Tuesday, April 27, 2010

The Testament of Dr. Mabuse

1933 - Germany
Directed By Fritz Lang


SYNOPSIS

A police investigation of a jewel heist leads them to Dr. Mabuse (Rudolf Klein-Rogge,) a man who's been mute and locked up in an asylum for a decade... and recently deceased. Is this master of hypnosis somehow controlling a group of thieves from beyond the grave?

MY THOUGHTS

Dynamic visuals and a still-relevant storyline make for an entertaining film.

I went into it expecting a horror film and not a crime film but it doesn't disappoint. The supernatural scenes of the ghostly Mabuse interacting and taking over his doctor are very effectively done and are downright creepy even today 80 years later.
The crime ring elements are on-par with the early Warner Brothers gangster films made at the same time. One scene far exceeds them though... when the bad guys shoot a cop who's figured them out while he's stopped at a traffic light. All the cars at the light drive off... except one.

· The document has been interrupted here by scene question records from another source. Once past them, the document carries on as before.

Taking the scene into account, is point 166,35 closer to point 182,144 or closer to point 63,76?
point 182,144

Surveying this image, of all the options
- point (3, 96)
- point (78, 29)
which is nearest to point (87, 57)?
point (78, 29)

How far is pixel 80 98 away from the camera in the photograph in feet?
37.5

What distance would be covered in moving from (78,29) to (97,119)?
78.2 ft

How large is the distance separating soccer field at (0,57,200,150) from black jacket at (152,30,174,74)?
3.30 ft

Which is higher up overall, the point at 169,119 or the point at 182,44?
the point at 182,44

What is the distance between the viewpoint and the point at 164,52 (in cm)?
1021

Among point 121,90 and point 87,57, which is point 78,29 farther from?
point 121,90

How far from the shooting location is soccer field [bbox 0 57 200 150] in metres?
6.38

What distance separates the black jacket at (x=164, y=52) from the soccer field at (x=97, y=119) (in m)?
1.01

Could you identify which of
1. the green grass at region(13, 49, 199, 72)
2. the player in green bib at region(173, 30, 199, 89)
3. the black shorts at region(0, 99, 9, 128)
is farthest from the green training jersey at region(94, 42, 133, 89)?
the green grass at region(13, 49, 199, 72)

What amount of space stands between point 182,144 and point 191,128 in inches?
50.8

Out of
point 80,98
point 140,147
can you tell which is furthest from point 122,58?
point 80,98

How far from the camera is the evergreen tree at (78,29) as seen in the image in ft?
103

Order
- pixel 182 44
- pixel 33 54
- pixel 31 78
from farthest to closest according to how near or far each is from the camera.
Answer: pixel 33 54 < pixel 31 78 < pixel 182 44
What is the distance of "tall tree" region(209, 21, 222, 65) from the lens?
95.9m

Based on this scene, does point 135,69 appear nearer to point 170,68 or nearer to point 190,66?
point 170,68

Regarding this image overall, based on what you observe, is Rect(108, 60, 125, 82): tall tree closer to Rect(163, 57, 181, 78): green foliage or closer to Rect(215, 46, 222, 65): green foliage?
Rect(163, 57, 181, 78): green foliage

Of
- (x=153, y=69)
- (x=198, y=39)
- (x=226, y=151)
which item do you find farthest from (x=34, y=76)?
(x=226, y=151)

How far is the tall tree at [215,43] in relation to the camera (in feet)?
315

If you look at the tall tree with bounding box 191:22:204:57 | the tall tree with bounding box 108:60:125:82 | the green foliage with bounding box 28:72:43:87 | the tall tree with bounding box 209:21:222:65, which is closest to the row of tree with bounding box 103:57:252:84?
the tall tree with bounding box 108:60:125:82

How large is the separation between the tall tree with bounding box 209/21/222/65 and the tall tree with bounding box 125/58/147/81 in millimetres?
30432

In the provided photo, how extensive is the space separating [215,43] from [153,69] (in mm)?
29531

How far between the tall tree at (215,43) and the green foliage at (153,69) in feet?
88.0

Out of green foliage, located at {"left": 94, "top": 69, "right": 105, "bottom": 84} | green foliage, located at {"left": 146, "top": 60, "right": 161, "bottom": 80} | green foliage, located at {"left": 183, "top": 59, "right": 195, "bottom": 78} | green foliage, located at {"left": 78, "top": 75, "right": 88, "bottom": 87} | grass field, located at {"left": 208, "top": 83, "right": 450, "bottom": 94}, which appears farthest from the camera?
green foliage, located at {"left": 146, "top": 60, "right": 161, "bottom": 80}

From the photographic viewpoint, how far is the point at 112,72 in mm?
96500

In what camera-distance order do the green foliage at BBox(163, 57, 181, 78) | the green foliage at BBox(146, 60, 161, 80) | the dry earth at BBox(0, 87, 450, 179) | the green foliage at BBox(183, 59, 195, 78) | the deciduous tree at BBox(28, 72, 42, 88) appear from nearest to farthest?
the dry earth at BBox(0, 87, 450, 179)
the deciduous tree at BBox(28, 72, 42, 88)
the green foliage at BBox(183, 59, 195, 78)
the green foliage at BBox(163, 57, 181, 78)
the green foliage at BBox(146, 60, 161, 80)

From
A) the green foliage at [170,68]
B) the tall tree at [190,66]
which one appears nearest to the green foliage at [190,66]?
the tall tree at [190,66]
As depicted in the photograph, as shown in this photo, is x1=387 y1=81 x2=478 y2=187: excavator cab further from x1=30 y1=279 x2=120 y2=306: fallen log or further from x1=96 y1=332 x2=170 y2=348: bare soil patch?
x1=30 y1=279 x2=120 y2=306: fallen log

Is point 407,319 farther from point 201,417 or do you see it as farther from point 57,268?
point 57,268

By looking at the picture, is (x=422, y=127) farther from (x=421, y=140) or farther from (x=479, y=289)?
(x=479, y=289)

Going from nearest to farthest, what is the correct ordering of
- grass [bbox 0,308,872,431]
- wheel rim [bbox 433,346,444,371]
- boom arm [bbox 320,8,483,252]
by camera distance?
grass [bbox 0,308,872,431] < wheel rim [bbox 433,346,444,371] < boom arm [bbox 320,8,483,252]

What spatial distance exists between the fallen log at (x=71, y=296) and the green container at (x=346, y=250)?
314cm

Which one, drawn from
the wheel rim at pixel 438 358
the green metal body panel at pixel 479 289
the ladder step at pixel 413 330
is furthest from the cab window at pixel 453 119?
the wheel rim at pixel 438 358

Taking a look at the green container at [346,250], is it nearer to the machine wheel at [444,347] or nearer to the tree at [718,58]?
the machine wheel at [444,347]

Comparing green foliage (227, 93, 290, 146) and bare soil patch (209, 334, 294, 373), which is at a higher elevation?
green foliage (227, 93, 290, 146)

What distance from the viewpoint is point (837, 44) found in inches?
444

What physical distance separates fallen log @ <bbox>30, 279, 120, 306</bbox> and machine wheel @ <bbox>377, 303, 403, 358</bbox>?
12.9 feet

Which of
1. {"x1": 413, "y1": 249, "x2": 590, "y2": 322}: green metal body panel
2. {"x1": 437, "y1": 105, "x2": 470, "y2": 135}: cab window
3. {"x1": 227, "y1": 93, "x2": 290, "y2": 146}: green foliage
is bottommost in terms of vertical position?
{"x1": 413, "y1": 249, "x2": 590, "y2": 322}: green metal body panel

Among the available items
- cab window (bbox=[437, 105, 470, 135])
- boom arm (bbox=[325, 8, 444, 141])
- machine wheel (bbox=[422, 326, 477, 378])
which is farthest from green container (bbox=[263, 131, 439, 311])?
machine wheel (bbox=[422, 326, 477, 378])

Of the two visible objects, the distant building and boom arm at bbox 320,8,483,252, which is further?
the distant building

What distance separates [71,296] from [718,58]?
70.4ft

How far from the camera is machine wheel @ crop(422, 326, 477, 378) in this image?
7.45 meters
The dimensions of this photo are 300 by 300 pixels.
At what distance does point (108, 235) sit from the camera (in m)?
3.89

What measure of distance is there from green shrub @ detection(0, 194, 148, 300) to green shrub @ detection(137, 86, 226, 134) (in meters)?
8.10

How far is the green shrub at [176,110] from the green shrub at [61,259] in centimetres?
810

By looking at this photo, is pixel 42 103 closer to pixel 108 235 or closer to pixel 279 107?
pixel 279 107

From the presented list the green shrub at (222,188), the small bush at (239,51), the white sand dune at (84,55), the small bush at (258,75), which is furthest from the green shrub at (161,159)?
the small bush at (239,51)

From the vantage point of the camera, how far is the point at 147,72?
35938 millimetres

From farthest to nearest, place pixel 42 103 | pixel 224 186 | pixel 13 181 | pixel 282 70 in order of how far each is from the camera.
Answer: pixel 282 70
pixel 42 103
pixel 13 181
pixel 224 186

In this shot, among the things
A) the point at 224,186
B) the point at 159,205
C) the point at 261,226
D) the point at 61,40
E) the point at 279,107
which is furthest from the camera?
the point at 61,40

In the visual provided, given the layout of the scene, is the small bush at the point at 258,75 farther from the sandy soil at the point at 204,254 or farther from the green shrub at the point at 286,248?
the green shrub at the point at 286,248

The film is a sequel to the 1922 film Dr. Mabuse The Gambler, also directed by the legendary Fritz Lang. His last film would also visit Mabuse with 1960's The 1000 Eyes Of Dr. Mabuse. I have not seen either but am now eager to seek them out. This film clearly illustrates his talents as a filmmaker.

Mabuse lacks a central powerful acting performance like Lang's classic M, the film he did immediately prior to this. It does feature Otto Wernicke who played the same character (Inspector Lohmann) is both films. He is great, but the acting from everyone is overly melodramatic (and pales to M in every way) but doesn't detract from the film. It's almost expected in films of this vintage, so close to the silent era.

Visually the film is amazing. With the camera angles and use of shadows, the camerawork is clearly German expressionist. Combined with the subject matter, the film could be viewed as a proto-film noir.


Like Lang's epic Metropolis, Mabuse was heavily truncated and only recently have scholars been able to piece it back together. The Criterion DVD provides the most complete version of the film available.

You can definitely see a parallel with the villains in the film and the rise of Nazism in Germany at the time. Lang later claimed this was intended but that is in dispute (he liked to tell tale tales.) The rising Nazi government did seem to recognize this and banned the film. Mabuse didn't play in Germany until well after World War II. Parallels can also be drawn with terrorists in the modern age.

This remains a very accessible film and would be an excellent introduction to Fritz Lang's German work, if you haven't already seen M or Metropolis.